#### Excerpted passage:
Get Started with Distributed Training using PyTorch Lightning#

This tutorial walks through the process of converting an existing PyTorch Lightning script to use Ray Train.

Learn how to:

Configure the Lightning Trainer so that it runs distributed with Ray and on the correct CPU or GPU device.
Configure training function to report metrics and save checkpoints.
Configure scaling and CPU or GPU resource requirements for a training job.
Launch a distributed training job with a TorchTrainer.

Quickstart#

For reference, the final code is as follows:

from ray.train.torch import TorchTrainer
from ray.train import ScalingConfig

def train_func():
    # Your PyTorch Lightning training code here.

scaling_config = ScalingConfig(num_workers=2, use_gpu=True)
trainer = TorchTrainer(train_func, scaling_config=scaling_config)
result = trainer.fit()

train_func is the Python code that executes on each distributed training worker.
ScalingConfig defines the number of distributed training workers and whether to use GPUs.
TorchTrainer launches the distributed training job.

Compare a PyTorch Lightning training script with and without Ray Train.

PyTorch Lightning + Ray Train

import os
import tempfile

import torch
from torch.utils.data import DataLoader
from torchvision.models import resnet18
from torchvision.datasets import FashionMNIST
from torchvision.transforms import ToTensor, Normalize, Compose
import lightning.pytorch as pl

import ray.train.lightning
from ray.train.torch import TorchTrainer

# Model, Loss, Optimizer
class ImageClassifier(pl.LightningModule):
    def __init__(self):
        super(ImageClassifier, self).__init__()
        self.model = resnet18(num_classes=10)
        self.model.conv1 = torch.nn.Conv2d(
            1, 64, kernel_size=(7, 7), stride=(2, 2), padding=(3, 3), bias=False
        )

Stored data
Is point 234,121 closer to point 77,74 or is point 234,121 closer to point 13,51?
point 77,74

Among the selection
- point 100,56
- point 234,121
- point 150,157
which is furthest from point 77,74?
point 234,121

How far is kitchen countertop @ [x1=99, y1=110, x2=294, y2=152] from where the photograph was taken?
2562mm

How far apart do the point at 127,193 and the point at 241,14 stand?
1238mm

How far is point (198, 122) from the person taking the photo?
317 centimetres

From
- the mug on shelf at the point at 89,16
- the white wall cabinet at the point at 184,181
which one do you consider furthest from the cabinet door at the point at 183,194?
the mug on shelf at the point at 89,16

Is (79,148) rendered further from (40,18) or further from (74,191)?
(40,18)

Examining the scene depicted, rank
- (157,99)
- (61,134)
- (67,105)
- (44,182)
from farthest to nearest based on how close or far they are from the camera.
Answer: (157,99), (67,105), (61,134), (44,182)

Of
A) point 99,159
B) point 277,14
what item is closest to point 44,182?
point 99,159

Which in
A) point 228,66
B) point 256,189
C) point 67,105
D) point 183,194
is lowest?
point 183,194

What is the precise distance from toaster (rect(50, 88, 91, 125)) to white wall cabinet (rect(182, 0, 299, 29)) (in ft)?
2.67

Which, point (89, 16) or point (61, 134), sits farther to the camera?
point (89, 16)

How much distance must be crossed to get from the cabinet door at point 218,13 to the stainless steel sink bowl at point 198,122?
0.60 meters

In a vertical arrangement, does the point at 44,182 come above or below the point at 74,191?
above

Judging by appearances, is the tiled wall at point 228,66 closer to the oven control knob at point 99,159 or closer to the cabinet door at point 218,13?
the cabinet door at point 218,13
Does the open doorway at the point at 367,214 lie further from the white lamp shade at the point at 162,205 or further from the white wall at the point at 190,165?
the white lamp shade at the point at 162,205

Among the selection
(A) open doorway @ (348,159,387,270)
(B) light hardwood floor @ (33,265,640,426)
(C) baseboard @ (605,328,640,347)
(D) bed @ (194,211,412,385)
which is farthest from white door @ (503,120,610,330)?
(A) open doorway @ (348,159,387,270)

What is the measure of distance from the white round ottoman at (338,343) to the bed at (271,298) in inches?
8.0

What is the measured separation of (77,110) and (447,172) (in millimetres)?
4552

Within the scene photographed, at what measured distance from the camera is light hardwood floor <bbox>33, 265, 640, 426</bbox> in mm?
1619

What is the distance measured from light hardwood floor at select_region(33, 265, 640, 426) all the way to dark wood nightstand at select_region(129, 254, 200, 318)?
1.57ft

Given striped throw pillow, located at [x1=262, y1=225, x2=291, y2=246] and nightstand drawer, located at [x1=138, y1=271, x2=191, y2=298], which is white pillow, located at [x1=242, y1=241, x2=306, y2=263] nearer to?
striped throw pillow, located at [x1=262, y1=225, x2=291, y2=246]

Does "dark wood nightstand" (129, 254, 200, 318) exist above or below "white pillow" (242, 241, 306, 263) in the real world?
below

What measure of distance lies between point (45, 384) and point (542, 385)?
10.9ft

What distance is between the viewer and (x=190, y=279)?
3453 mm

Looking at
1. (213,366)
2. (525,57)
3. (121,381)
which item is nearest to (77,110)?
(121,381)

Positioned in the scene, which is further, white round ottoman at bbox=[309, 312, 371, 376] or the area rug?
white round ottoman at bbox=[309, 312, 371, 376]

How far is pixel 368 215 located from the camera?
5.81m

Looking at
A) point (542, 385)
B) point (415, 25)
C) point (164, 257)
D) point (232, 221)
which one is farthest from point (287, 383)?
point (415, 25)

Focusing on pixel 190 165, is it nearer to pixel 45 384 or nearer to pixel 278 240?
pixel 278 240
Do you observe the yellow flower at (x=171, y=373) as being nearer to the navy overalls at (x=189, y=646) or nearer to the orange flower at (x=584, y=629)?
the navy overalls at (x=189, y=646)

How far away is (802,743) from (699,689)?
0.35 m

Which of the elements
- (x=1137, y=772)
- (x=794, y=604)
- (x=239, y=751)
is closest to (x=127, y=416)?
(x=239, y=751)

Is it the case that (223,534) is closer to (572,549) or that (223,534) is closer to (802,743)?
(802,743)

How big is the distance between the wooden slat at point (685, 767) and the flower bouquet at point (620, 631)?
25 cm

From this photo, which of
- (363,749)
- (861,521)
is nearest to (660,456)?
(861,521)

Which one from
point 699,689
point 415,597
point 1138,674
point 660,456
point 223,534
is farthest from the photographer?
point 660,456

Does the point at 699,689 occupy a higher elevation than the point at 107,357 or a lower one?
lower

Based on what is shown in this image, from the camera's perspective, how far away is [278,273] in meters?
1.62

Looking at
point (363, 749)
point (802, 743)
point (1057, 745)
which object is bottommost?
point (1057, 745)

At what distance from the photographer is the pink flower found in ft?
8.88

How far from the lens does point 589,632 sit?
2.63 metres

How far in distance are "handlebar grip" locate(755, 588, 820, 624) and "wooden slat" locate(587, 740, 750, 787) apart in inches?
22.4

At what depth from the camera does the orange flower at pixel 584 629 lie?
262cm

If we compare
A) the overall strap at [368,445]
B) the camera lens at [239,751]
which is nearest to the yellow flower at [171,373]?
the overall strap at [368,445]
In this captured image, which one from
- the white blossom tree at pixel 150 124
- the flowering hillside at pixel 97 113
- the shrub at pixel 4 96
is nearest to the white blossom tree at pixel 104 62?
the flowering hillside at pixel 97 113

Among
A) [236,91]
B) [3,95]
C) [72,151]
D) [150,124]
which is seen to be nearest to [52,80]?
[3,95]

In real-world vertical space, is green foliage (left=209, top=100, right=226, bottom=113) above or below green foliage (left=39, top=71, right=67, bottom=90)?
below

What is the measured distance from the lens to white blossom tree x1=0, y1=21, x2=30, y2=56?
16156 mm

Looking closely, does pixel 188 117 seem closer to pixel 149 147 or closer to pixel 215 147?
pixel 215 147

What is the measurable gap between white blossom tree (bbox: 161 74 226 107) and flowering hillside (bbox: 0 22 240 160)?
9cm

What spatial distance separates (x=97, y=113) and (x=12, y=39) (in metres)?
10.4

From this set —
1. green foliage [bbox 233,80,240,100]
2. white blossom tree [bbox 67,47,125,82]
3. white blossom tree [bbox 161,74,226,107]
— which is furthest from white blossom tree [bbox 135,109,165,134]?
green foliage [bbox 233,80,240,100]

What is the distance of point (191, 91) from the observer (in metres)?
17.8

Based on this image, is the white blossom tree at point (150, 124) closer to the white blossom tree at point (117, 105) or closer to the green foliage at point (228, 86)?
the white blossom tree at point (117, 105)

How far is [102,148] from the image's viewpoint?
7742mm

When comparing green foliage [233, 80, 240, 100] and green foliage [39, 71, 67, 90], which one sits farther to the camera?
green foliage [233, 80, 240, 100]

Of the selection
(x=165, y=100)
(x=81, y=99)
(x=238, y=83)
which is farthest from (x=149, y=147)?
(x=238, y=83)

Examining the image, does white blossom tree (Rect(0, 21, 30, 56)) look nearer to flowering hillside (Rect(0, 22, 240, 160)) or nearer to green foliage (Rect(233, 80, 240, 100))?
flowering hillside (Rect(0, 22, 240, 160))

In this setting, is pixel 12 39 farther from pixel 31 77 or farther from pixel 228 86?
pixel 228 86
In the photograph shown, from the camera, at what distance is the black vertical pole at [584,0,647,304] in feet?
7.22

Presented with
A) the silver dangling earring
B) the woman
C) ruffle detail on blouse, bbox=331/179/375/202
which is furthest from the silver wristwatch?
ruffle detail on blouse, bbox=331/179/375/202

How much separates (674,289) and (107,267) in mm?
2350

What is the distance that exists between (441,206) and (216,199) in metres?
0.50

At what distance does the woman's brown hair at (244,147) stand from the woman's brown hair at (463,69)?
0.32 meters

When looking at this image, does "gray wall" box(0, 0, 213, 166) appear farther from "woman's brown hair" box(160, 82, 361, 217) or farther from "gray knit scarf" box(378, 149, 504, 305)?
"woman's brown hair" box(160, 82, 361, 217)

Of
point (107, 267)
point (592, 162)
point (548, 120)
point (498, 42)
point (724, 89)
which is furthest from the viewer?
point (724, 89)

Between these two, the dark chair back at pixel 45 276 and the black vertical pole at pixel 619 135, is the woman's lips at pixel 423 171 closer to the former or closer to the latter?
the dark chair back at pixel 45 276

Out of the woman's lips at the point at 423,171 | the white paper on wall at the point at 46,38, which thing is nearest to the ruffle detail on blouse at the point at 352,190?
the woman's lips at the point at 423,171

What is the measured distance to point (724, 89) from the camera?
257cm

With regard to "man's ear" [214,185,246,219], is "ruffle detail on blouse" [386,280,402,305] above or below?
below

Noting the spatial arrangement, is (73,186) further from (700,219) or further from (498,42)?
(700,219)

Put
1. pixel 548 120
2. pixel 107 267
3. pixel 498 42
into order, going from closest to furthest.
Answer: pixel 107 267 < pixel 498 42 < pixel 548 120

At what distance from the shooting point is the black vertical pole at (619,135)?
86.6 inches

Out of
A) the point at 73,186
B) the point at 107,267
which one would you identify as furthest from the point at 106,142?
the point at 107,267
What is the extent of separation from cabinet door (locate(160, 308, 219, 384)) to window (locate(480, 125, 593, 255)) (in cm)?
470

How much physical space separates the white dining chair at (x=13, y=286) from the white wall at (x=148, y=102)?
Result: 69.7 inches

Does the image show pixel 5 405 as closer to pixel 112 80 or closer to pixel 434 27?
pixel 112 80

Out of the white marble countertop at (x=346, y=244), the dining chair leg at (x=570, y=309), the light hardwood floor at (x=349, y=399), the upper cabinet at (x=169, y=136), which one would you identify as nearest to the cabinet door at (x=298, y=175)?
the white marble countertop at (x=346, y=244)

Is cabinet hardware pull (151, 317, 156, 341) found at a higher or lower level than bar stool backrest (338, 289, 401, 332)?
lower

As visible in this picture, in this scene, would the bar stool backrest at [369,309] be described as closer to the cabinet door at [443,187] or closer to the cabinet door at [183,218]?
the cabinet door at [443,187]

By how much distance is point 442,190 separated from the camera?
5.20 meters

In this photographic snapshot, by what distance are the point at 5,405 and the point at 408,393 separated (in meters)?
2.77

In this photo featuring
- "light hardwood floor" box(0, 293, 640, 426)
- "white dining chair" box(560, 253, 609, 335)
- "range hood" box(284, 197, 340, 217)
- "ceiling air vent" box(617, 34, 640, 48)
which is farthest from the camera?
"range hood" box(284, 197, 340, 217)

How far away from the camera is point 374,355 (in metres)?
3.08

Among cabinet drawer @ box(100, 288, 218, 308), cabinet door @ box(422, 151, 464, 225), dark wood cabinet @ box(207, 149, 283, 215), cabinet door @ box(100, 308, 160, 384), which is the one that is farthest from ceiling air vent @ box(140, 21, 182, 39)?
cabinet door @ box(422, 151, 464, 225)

#### Tasks to complete:
- a) Transcribe the part of the Ray Train tutorial starting at "result = trainer.fit()" and ending at "distributed training job.".
- b) Show each line of the records that includes the word "green".
The tutorial and the records have no connection to each other.

#### Replies:
- a)
result = trainer.fit()

train_func is the Python code that executes on each distributed training worker.
ScalingConfig defines the number of distributed training workers and whether to use GPUs.
TorchTrainer launches the distributed training job.

- b)
In real-world vertical space, is green foliage (left=209, top=100, right=226, bottom=113) above or below green foliage (left=39, top=71, right=67, bottom=90)?
1. green foliage [bbox 233,80,240,100]
green foliage [bbox 233,80,240,100]
Based on this image, is the white blossom tree at point (150, 124) closer to the white blossom tree at point (117, 105) or closer to the green foliage at point (228, 86)?
When comparing green foliage [233, 80, 240, 100] and green foliage [39, 71, 67, 90], which one sits farther to the camera?
green foliage [233, 80, 240, 100]
Examining the image, does white blossom tree (Rect(0, 21, 30, 56)) look nearer to flowering hillside (Rect(0, 22, 240, 160)) or nearer to green foliage (Rect(233, 80, 240, 100))?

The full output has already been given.